There is a denouement of clarity amidst the confessionals and therapy sessions of Water Made Us stowed away in the form of a most peculiar thing: a dance.
As pining and balladeering dominate the tracklist, so much is learned of Woods from the straightforward dance pop of “Boomerang” that one should rightly wonder why such a simple premise is given climax status this late in the experience. As Woods uses the track to contemplate letting a situation dance over the song’s own beat with her, it becomes resolutely clear: work has to be done before moments can be simple.
As audio recordings and voicemails dominate all that once was of the mighty interlude, Woods uses them as opportunities for insight. “I Miss All My Exes” and “out of the doldrums” appear as moments of hard-fought reality in the tracklist; they are direct calls to action or statements of self among the fantastical beauty of their enclosing ballads. The former stands out for its stunning neutrality in life’s misfortune, as even a former lover can be an oasis of revealing truths about oneself. The past, and all of its inhabitants, is not something to regret or rejoice, it just happened. The way it did might just be wise beyond its time.
To begin a review with the climax and takeaway may be shoddy conceptualization anywhere else, but in terms of Water Made Us, its defining light is the aftertaste after an already sumptuous experience, like a scented bubble bath that follows you to work. Its songs themselves meet the expectations of its predecessor Legacy! Legacy!, stunning vocal chops and all, but maybe not an inch more. If anything, the listener may wish for the tighter concepts and more harrowing atmospheres of that record's tracklist, but Water Made Us still arrives with grace.
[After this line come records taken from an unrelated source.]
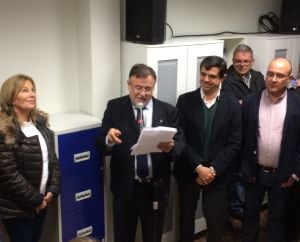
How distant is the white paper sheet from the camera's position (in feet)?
6.76

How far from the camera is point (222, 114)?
8.43 feet

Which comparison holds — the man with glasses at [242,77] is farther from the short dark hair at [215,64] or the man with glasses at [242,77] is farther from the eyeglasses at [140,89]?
the eyeglasses at [140,89]

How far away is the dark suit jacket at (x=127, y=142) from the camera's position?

It is the horizon where the former was the earth; blue-green where the former was steely grey; forward-facing where its sister was rooted.
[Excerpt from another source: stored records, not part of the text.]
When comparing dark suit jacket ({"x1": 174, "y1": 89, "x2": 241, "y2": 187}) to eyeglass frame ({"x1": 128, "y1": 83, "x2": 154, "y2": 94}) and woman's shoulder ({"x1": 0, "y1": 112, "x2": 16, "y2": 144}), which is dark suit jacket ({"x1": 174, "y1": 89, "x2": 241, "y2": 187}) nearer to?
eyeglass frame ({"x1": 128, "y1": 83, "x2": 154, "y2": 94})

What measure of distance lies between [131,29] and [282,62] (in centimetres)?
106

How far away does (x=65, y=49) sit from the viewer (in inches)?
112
One aspect of Woods that has grown more apparent with every release is her steadfast self-confidence, but not to say anxiety doesn’t have its moments. The virtue of self-examination within those tumultuous times is a sacred ability to Woods and displayed en masse in Water Made Us. Between analyzing her own recent past with the empathy and allowances of an emotional anthropologist and the lazy precision of the grooves, Woods pairs harmony with righteousness like the inextricable twins they are.
“Boomerang,” as it appears 90 per cent of the way through the listen, is twice the BPM of the rest of the tracklist and consists mostly of its truly indelible hook repeated ad nauseam; for what it is, I could dance to it until my landlord pulls my electricity, but for what it represents, and for the type of self-assurance she previously pined for realized here, it makes me believe a dance is more than just a dance. It’s a negotiation, an admittance, a reconnection, and the point.